«L’important en politique, c’est la continuité de l’action républicaine.»
Nicole Maestracci était une femme intègre, généreuse, charismatique, ouverte sur son temps. Militante dès sa jeunesse dans des mouvements d’extrême gauche, elle restera une femme de gauche. Présidente de la MILDT de 1998 à 2002, elle martèle deux idées fortes devenues des slogans: «il n’y a pas de société sans drogue» et «la politique doit s’inspirer de la science», qui trouveront leur prolongement dans le petit ouvrage « Savoir plus, risquer moins » lancé à grand renfort de communication et vendu dans les kiosques. Le tabac et l’alcool entrant désormais dans le champ de la MILDT, elle s’inspirera du rapport du Pr Roques missionné par Bernard Kouchner pour comparer la dangerosité des drogues, dont le palmarès place les deux produits «licites» en tête de gondole. Choc frontal avec les représentations des citoyens et des élus.

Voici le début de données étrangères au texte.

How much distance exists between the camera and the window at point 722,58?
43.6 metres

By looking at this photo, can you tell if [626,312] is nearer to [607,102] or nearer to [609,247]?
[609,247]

L’aura de Nicole réussira à entrainer une majorité de professionnels de la toxicomanie pour lesquels elle devient une icône. Elle prône le développement de l’addictologie, sans que cela puisse encore se traduire par une réorganisation du système de soin. Elle défend ardemment la politique de réduction des risques, sans toutefois réussir à ouvrir des salles de consommation à moindre risque, ni les programmes d’héroïne, devant l’opposition des élus de droite et la frilosité de ceux de gauche. Elle soutient plusieurs publications pour la réduction des risques dont le Journal d’Asud, Swaps ou Techno+, soutiens qui disparaitront à l’arrivée d’Étienne Apaire en 2007.
Quand la droite revient en 2002, la cohabitation se passe mal et Nicole est remerciée. Les deux candidats favoris pour la remplacer, William Lowenstein soutenu par Chirac et le magistrat Bernard Leroy, candidat de Nicolas Sarkozy, explosent en vol sous les tirs croisés de leur mentor, et on recherche un troisième homme qui devra être médecin, condition imposée par l’Élysée. Je ne suis donc pas surpris d’être à nouveau sollicité pour être candidat (j’avais refusé une première fois) et j’accepte de relever le défi. La première personne que j’appelle pour lui demander conseil, c’est précisément Nicole. Dans un premier temps, elle me dit au téléphone: «tu ne vas quand même pas travailler avec la droite de la droite!» puis nous passons la soirée chez elle et pendant trois heures, nous pesons le pour et le contre. Elle finit par conclure: «eh bien oui, finalement tu as raison, vas-y mais sois prudent!». Je me sens soulagé, car Nicole est une personne très importante pour moi. C’est d’abord la sœur de mon ami cher Hervé, avec qui j’ai fait mes études de médecine et c’est à Necker dans les années 1970 que je l’ai vue la première fois quand elle venait déjeuner au restau U! Puis mon épouse a travaillé étroitement avec elle quand elle était juge à Melun. Mais c’est à la MILDT que nos relations professionnelles se sont intensifiées, où elle m’a demandé d’intégrer la commission d’évaluation des outils et m’a confié plusieurs missions.
Quand ma candidature a été finalement retenue, Nicole m’a demandé de présider son pot de départ à la Mutualité française, moment très émouvant, au-delà de la simple passation républicaine. Lors de ma première intervention publique, au Sénat, j’ai défendu son bilan et récusé les accusations des sénateurs qui voulaient faire son procès. Régulièrement, nous déjeunions ensemble dans les jardins du conseil d’État, où elle me faisait part de ses observations et éventuellement de ses critiques. Mais elle savait que je m’étais battu pour prolonger les jalons qu’elle avait posés, et les traduire en actes, notamment en créant les Csapa et les Caarud avec le soutien de Jean-François Mattei, d’abord perplexe sur le sujet, puis convaincu, et de son directeur général de la santé, William Dab, soutien indéfectible. Puis, pour avoir fait inscrire dans la loi de 2004, la réduction des risques, première reconnaissance institutionnelle, avec son référentiel qui cadre l’action des préfets. Nicole m’a souvent répété que l’important en politique, c’est la continuité de l’action républicaine. C’est une conviction que je partage intimement, et je ne pense pas l’avoir déçue. Toutes mes pensées vont aujourd’hui à ses enfants et à sa famille et à Hervé en particulier.